The agriculture community took a number of important steps toward a 2012 Farm Bill this week, with commodity groups meeting in Washington to discuss the issues and the Senate Agriculture Committee announcing a hearing schedule.
Farmer and staff leaders of 13 commodity groups met in Washington, D.C. Tuesday and Wednesday to build relationships and consensus around farm policy priorities.
At the session, they confirmed their commitment to work together in the coming process and their common belief that a new farm bill should be completed this year to provide certainty to farmers and the industries they support.
“American agriculture stands out as one of the few sectors of the economy that has, throughout the economic downturn, still contributed positively to our nation’s balance of trade while helping to create jobs and put this country back on its economic feet,” the groups said in a joint statement following the meeting.
“And we have accomplished these things with a farm policy that also stands out as consistently under budget over the past 10 years and for leading the way on deficit reduction, contributing disproportionately and, in some cases, even alone, in the effort to get our nation’s fiscal house in order.
“The economy is fragile, unemployment is high, and Americans are worried. Given the need for economic growth and deficit reduction, for our part, we have offered to do more with less. If Washington provides America’s farmers and ranchers with some certainty, we can continue to help lead our nation’s economic recovery.”
The groups with leadership in the sessions represent the vast majority of commodity producers who participate in programs offered under Title I of the 2008 Farm Bill.
They included NAWG, American Farm Bureau Federation, American Soybean Association, National Barley Growers Association, National Corn Growers Association, National Cotton Council, National Farmers Union, National Sorghum Producers, National Sunflower Association, Southern Peanut Farmers Federation, US Canola Association, USA Dry Pea & Lentil Council and USA Rice Federation.
On Wednesday, Senate Agriculture Chairwoman Debbie Stabenow (D-Mich.) announced her Committee will hold four hearings in February and March on farm bill issues.
A hearing set for Feb. 15 will cover energy issues; a hearing set for Feb. 29 will cover conservation issues; a hearing set for March 14 will cover nutrition issues; and a hearing set for March 21 will tackle what is expected to be the biggest road block to quick completion of the bill, risk management and commodity title policies.
The Committee announcement said witness lists and times will be released at a later date. It is widely expected the Senate Committee will complete its work on a new farm bill first, perhaps before the work of the House Agriculture Committee officially begins.
Farm bill watchers got another piece of interesting data this week from the Congressional Budget Office (CBO), which provides the official estimates, or scores, of costs associated with proposed government programs.
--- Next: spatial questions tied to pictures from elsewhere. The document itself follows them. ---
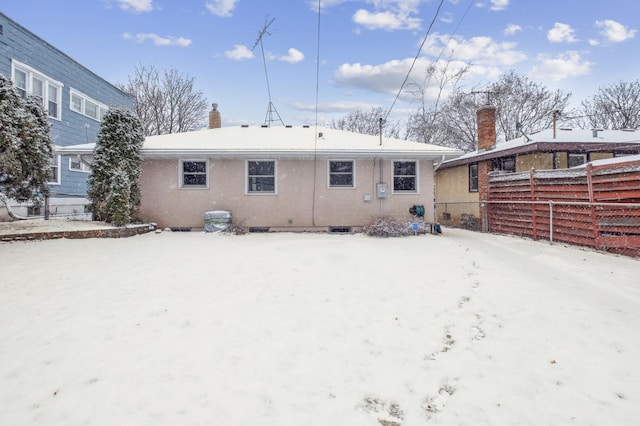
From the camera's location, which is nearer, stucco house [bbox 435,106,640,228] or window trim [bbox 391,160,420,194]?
window trim [bbox 391,160,420,194]

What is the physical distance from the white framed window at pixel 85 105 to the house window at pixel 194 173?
5.80 meters

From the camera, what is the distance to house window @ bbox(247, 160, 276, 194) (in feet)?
37.1

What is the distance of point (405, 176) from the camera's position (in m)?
11.5

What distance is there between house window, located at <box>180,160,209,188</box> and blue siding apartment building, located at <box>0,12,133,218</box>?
418cm

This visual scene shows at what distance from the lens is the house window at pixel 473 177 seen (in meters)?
14.4

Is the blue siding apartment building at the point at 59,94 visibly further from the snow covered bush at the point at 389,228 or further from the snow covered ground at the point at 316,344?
the snow covered bush at the point at 389,228

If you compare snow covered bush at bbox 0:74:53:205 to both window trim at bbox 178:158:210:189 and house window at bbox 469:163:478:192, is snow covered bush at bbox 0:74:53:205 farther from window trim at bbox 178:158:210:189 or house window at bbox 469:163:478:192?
house window at bbox 469:163:478:192

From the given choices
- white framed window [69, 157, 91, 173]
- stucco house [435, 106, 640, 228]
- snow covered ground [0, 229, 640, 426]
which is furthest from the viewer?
white framed window [69, 157, 91, 173]

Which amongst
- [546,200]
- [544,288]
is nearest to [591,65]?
[546,200]

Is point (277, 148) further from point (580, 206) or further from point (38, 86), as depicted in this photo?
point (38, 86)

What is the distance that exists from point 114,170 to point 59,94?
22.8 ft

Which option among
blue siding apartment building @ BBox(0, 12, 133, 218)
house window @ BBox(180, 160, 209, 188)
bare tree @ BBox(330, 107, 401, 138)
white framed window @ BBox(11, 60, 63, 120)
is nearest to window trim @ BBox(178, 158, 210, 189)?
house window @ BBox(180, 160, 209, 188)

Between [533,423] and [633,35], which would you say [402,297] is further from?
[633,35]

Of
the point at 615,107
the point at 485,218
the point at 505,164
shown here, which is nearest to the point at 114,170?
the point at 485,218
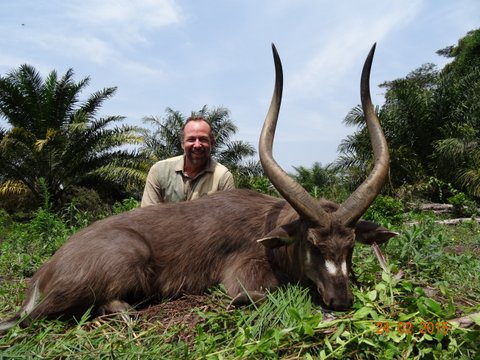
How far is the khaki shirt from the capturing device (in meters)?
5.66

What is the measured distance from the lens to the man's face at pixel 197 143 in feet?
18.4

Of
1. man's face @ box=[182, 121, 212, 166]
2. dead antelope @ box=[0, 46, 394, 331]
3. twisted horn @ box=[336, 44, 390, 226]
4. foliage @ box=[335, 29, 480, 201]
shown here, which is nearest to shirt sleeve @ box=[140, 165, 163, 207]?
man's face @ box=[182, 121, 212, 166]

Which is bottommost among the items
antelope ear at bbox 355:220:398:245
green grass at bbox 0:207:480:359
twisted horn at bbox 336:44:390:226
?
green grass at bbox 0:207:480:359

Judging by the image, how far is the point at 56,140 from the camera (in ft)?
60.3

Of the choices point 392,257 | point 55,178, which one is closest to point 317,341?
point 392,257

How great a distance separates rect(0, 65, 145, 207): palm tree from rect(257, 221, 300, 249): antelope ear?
16.9 m

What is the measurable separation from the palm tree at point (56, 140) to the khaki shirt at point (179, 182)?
14223mm

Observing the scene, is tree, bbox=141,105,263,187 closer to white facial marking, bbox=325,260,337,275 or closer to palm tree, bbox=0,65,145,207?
palm tree, bbox=0,65,145,207

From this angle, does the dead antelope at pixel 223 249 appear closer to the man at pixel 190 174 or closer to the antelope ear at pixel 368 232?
the antelope ear at pixel 368 232

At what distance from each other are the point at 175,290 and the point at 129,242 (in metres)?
0.59

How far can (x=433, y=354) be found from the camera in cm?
244

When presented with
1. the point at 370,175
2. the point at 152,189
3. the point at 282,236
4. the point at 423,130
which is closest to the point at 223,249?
the point at 282,236

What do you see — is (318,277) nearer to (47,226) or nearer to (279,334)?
(279,334)
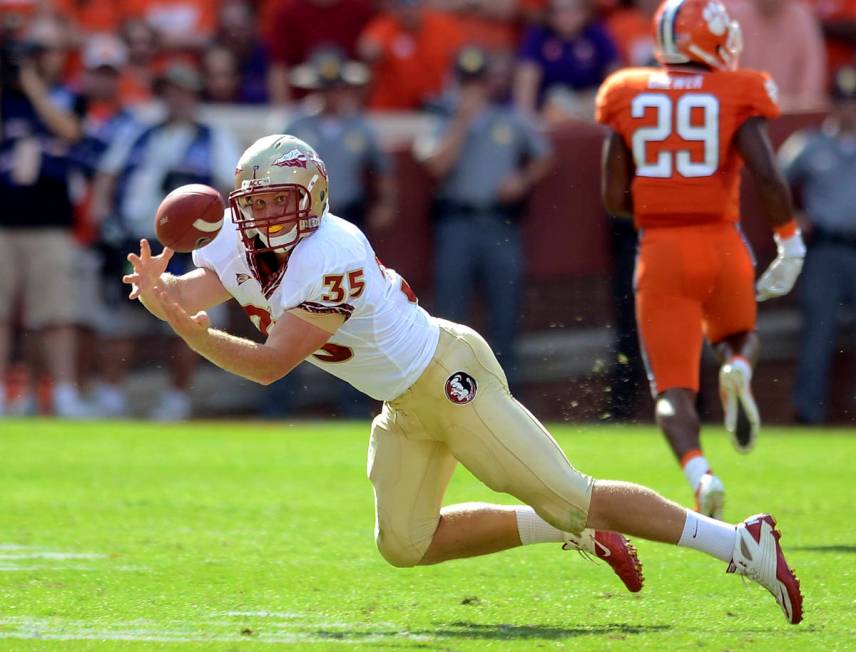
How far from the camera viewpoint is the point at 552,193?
35.0 feet

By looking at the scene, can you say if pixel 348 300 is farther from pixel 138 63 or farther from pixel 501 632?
pixel 138 63

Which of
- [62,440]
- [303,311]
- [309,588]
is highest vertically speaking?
[303,311]

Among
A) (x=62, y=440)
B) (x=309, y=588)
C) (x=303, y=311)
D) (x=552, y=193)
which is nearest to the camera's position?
(x=303, y=311)

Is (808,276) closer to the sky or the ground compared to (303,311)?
closer to the ground

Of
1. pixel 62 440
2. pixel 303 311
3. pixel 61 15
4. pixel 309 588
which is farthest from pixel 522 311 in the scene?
pixel 303 311

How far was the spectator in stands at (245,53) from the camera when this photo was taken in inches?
446

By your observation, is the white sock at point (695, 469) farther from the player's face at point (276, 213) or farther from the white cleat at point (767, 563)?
the player's face at point (276, 213)

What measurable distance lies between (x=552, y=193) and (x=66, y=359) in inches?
133

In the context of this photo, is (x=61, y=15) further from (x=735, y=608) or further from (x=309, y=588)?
(x=735, y=608)

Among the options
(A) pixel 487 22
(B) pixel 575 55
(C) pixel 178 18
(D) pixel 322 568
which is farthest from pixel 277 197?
(C) pixel 178 18

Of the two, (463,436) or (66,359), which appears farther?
(66,359)

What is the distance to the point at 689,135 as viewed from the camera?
6.24 meters

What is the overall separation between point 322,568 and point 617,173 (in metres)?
2.03

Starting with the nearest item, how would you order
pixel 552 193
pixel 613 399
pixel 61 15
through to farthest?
1. pixel 613 399
2. pixel 552 193
3. pixel 61 15
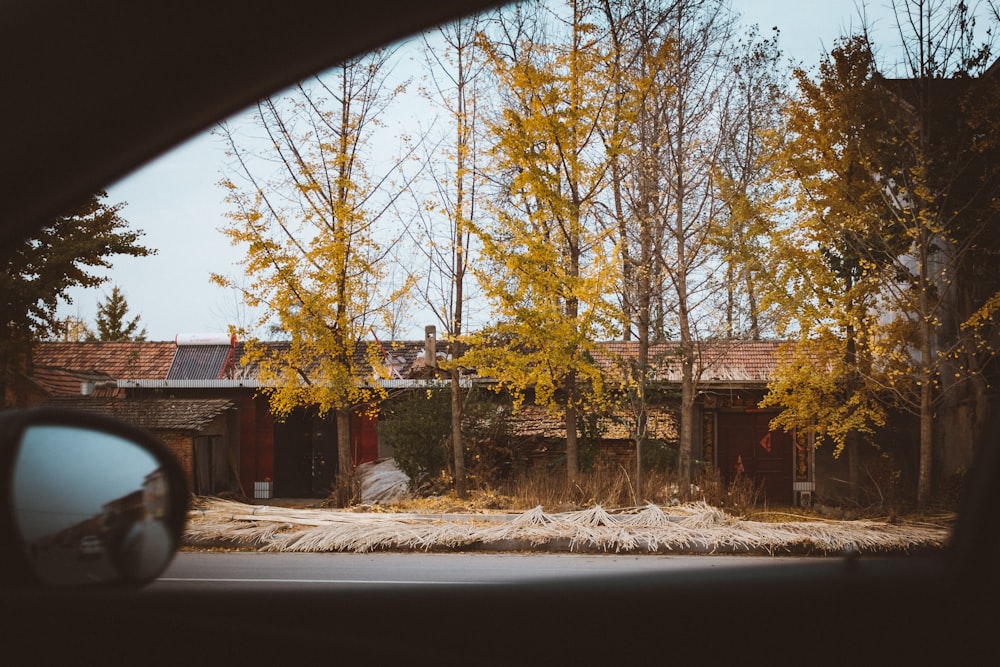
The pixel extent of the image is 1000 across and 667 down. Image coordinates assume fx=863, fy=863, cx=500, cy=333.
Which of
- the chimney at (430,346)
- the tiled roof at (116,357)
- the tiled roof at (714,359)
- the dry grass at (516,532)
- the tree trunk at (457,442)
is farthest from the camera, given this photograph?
the chimney at (430,346)

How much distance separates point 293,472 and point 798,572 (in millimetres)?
20652

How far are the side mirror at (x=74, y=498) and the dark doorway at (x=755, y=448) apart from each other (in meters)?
22.5

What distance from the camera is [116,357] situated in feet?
70.2

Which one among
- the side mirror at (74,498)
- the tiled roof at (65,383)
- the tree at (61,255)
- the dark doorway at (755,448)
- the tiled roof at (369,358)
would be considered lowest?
the dark doorway at (755,448)

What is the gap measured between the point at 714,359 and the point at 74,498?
1695 centimetres

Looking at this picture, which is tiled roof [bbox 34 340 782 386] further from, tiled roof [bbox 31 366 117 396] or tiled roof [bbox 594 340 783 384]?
tiled roof [bbox 31 366 117 396]

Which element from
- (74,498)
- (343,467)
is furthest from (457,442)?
(74,498)

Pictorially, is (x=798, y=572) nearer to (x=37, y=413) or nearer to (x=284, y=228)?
(x=37, y=413)

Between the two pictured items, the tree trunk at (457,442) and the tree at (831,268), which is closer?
the tree at (831,268)

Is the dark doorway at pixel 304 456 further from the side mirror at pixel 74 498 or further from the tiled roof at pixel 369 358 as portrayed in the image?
the side mirror at pixel 74 498

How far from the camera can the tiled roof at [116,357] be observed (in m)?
16.7

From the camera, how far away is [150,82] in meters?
1.90

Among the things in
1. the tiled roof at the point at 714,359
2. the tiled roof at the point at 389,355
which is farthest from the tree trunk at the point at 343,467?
the tiled roof at the point at 714,359

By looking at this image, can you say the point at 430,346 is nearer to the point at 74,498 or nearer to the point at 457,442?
the point at 457,442
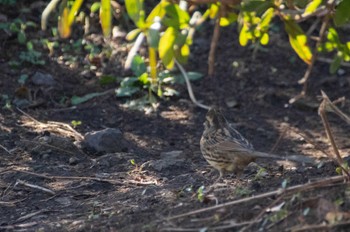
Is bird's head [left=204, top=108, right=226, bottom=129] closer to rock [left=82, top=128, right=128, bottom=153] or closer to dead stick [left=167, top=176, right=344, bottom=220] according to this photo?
rock [left=82, top=128, right=128, bottom=153]

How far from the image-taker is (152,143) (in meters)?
7.50

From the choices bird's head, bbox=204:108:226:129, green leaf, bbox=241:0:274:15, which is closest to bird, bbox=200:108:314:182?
bird's head, bbox=204:108:226:129

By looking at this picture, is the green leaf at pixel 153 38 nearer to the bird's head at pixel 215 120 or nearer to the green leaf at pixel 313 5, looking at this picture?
the bird's head at pixel 215 120

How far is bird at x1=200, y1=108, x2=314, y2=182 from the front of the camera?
228 inches

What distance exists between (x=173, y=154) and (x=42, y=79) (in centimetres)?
203

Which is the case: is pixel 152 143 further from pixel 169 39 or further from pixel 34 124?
pixel 169 39

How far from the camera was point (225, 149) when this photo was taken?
19.4 ft

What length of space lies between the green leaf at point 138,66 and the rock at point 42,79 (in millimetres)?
772

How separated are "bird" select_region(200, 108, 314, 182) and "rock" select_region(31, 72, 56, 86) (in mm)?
2635

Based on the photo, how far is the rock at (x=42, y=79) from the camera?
8.56m

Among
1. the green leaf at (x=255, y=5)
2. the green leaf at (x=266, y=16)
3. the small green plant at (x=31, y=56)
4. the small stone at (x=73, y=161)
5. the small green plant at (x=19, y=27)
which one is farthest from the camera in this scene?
the small green plant at (x=19, y=27)

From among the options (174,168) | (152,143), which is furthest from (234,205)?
(152,143)

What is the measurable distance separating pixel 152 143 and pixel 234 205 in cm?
278

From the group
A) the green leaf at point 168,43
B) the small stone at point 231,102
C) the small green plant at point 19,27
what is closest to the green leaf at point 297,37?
the green leaf at point 168,43
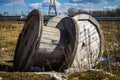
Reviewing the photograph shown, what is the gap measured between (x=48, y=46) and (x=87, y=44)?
123cm

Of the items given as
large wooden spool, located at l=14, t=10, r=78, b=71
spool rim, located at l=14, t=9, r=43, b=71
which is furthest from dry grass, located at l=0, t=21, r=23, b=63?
large wooden spool, located at l=14, t=10, r=78, b=71

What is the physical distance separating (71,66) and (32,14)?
5.54 ft

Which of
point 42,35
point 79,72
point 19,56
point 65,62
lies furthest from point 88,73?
point 19,56

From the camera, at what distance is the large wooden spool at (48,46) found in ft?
25.4

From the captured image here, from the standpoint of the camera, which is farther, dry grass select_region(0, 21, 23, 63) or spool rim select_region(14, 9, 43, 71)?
dry grass select_region(0, 21, 23, 63)

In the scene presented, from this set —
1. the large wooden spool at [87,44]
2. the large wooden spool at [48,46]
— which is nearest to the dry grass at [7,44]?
the large wooden spool at [48,46]

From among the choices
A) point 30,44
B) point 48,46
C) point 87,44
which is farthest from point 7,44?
point 48,46

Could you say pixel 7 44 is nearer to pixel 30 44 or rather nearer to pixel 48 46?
pixel 30 44

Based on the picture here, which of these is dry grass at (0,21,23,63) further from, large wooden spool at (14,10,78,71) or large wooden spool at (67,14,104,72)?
large wooden spool at (67,14,104,72)

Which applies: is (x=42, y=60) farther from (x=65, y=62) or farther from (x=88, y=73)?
(x=88, y=73)

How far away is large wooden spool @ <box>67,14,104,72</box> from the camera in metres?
8.23

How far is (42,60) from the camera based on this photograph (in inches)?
310

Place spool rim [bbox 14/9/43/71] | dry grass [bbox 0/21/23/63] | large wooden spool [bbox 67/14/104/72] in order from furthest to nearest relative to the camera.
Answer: dry grass [bbox 0/21/23/63]
large wooden spool [bbox 67/14/104/72]
spool rim [bbox 14/9/43/71]

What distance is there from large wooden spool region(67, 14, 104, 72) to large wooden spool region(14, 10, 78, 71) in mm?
297
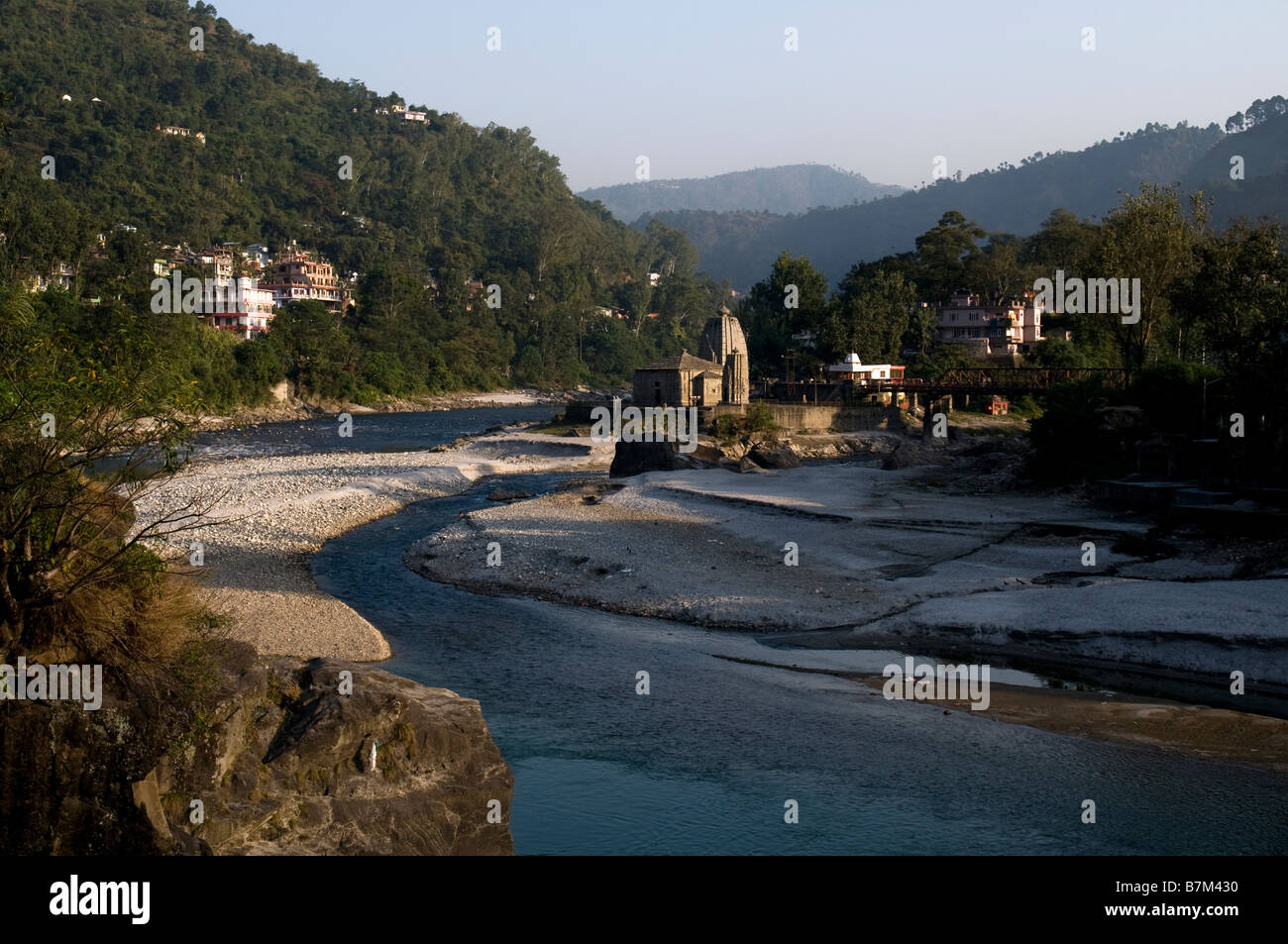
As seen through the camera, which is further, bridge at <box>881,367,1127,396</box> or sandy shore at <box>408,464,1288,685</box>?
bridge at <box>881,367,1127,396</box>

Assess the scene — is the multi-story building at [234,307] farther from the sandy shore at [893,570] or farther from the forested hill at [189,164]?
the sandy shore at [893,570]

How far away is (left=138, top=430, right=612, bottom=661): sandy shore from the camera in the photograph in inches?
918

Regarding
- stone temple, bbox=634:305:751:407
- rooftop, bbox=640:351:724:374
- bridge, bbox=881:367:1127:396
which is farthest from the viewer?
bridge, bbox=881:367:1127:396

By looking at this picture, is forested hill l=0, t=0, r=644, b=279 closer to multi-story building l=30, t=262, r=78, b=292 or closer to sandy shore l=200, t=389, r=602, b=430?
multi-story building l=30, t=262, r=78, b=292

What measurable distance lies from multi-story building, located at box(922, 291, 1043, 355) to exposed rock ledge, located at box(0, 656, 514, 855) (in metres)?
85.5

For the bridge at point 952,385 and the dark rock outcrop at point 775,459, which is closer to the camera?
the dark rock outcrop at point 775,459

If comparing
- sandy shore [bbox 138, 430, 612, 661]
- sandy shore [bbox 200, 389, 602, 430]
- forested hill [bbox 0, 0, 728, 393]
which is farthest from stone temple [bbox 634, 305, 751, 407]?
forested hill [bbox 0, 0, 728, 393]

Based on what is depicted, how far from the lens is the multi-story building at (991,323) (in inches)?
3750

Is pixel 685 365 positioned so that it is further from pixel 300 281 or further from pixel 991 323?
pixel 300 281

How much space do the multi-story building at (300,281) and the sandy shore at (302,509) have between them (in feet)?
200
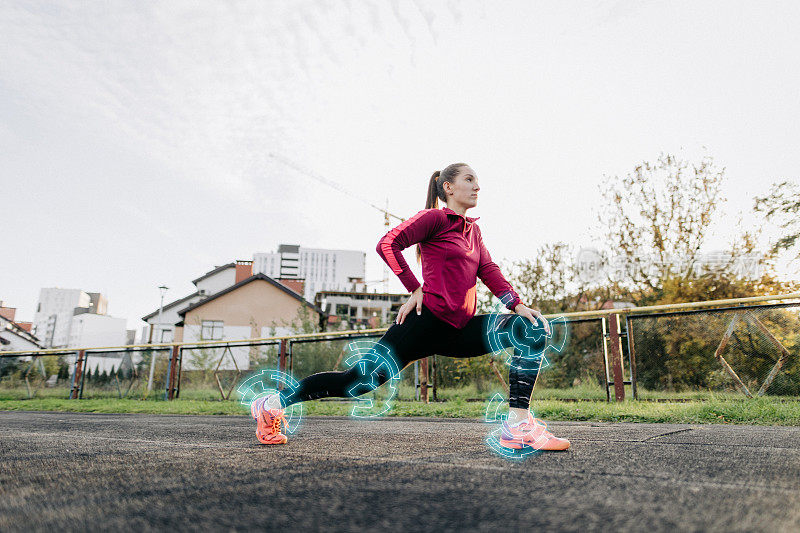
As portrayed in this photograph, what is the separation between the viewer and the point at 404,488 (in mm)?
1708

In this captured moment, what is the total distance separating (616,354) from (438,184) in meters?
4.98

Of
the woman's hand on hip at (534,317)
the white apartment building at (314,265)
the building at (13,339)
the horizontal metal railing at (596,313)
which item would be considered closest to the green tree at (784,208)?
the horizontal metal railing at (596,313)

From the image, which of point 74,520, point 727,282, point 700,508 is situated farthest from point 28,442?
point 727,282

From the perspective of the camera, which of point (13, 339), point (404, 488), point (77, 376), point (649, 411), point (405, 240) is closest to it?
point (404, 488)

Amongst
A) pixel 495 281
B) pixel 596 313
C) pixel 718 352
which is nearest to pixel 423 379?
pixel 596 313

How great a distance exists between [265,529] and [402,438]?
241 cm

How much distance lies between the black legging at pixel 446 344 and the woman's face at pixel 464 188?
694 mm

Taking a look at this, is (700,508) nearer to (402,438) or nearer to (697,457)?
(697,457)

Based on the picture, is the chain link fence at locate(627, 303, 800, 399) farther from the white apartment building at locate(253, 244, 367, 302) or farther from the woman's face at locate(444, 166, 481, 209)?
the white apartment building at locate(253, 244, 367, 302)

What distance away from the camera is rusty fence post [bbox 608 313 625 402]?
6.88 m

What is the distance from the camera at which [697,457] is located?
7.82ft

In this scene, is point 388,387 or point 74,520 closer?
point 74,520

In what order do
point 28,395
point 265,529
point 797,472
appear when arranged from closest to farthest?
point 265,529 < point 797,472 < point 28,395
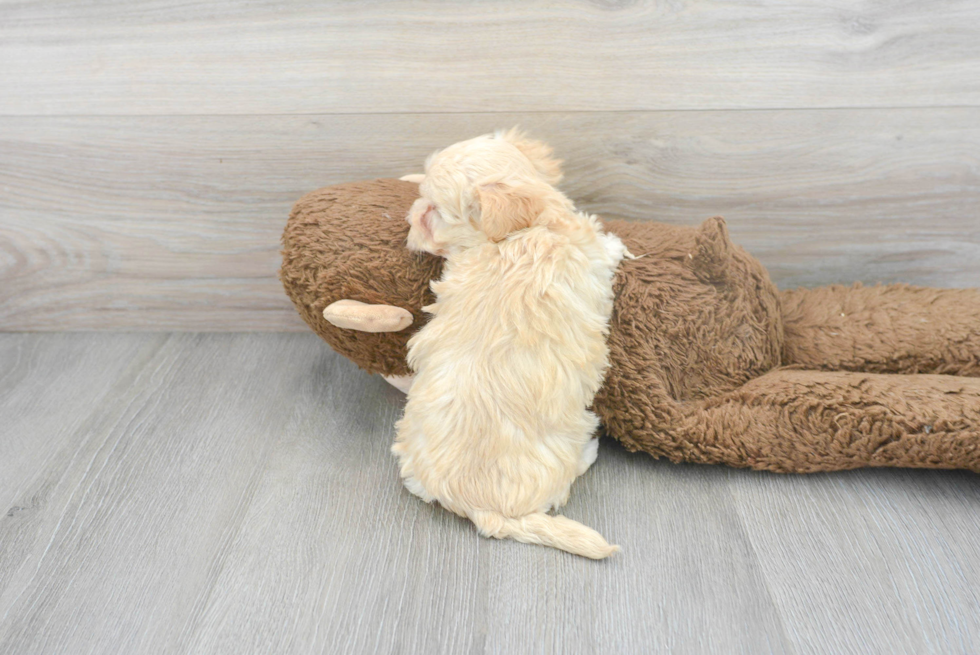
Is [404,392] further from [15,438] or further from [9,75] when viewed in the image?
[9,75]

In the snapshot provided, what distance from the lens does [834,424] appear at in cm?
85

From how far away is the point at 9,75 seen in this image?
42.9 inches

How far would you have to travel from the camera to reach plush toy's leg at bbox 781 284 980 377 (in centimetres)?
94

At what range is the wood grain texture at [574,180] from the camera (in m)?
1.07

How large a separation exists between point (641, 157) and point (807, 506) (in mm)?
560

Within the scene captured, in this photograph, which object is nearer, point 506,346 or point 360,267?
point 506,346

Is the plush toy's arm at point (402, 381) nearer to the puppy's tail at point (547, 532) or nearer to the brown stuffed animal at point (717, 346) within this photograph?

In its Budget and Economic Outlook, released Tuesday, CBO said mandatory spending for agricultural support is expected to rise very slightly and remain stable over the next 10 years, accounting for $15 billion in 2011 and a projected average of $16 billion per year between 2012 and 2022. In 2013, CBO suggested mandatory agriculture spending will fall to about $13 billion.
By contrast, mandatory spending on the Supplemental Nutrition Assistance Program (SNAP), previously known as food stamps, came to about $77 billion per year in 2011, and is projected to remain in that range through 2022.
CBO’s projections of farm policy spending will be essential components of finalizing a farm bill in 2012, as overall program spending is expected to decline, putting pressure on policy makers to design a better safety net with ever-fewer dollars.
The Obama Administration is scheduled to release its budget proposal in mid-February, which will begin official budget discussions for the coming fiscal year.